___ Source material ___

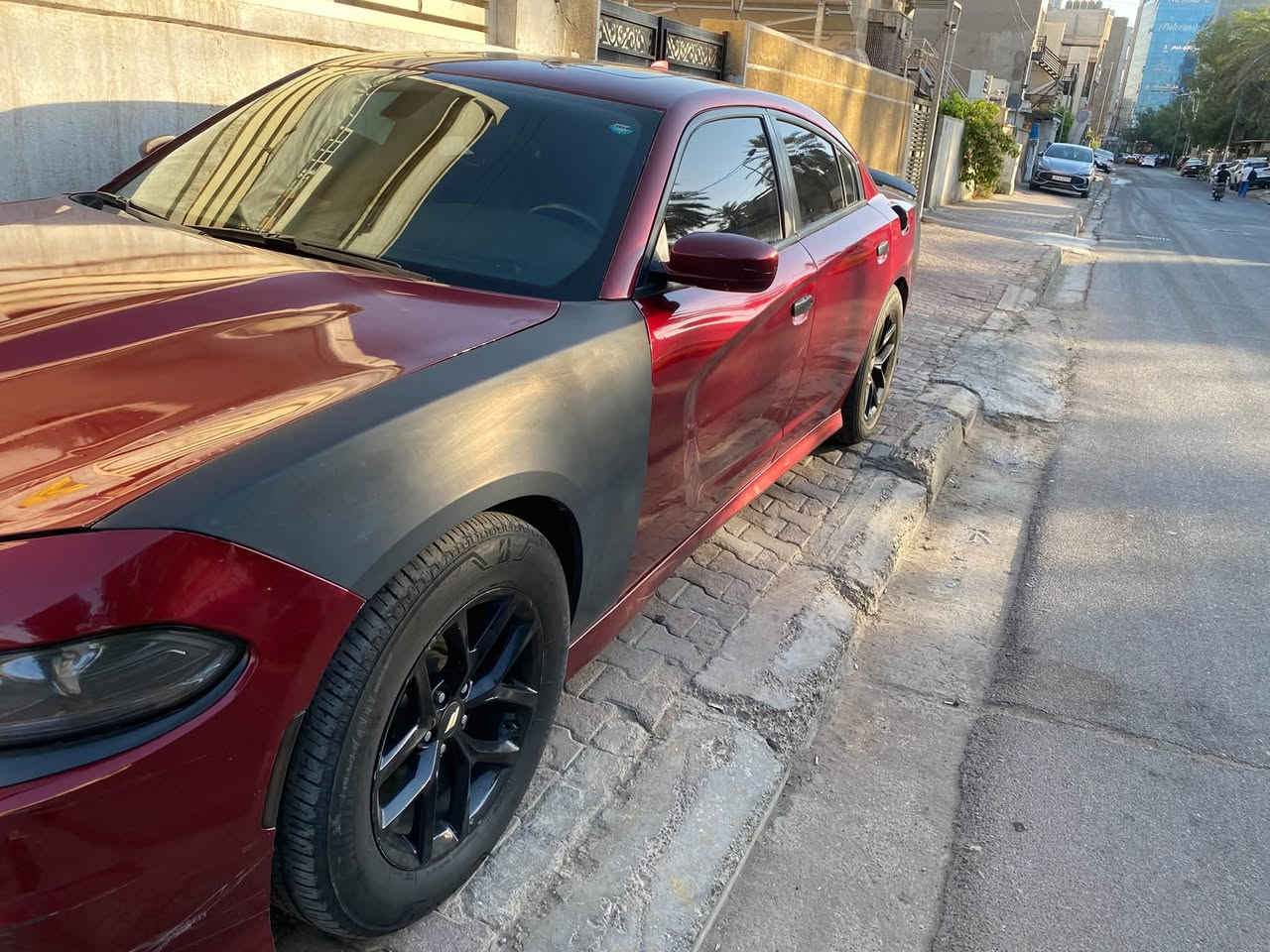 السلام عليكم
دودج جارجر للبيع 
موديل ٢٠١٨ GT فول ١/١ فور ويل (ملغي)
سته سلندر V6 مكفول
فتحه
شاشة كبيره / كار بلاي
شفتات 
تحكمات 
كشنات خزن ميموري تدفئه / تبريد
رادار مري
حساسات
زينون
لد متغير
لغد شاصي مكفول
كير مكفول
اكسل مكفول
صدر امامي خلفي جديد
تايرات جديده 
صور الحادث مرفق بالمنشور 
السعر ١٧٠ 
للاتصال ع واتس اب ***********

___

Job item> Retype the material above word for word, line by line. Leave the pictures out of your answer.

Exercise result>
 السلام عليكم
دودج جارجر للبيع 
موديل ٢٠١٨ GT فول ١/١ فور ويل (ملغي)
سته سلندر V6 مكفول
فتحه
شاشة كبيره / كار بلاي
شفتات 
تحكمات 
كشنات خزن ميموري تدفئه / تبريد
رادار مري
حساسات
زينون
لد متغير
لغد شاصي مكفول
كير مكفول
اكسل مكفول
صدر امامي خلفي جديد
تايرات جديده 
صور الحادث مرفق بالمنشور 
السعر ١٧٠ 
للاتصال ع واتس اب ***********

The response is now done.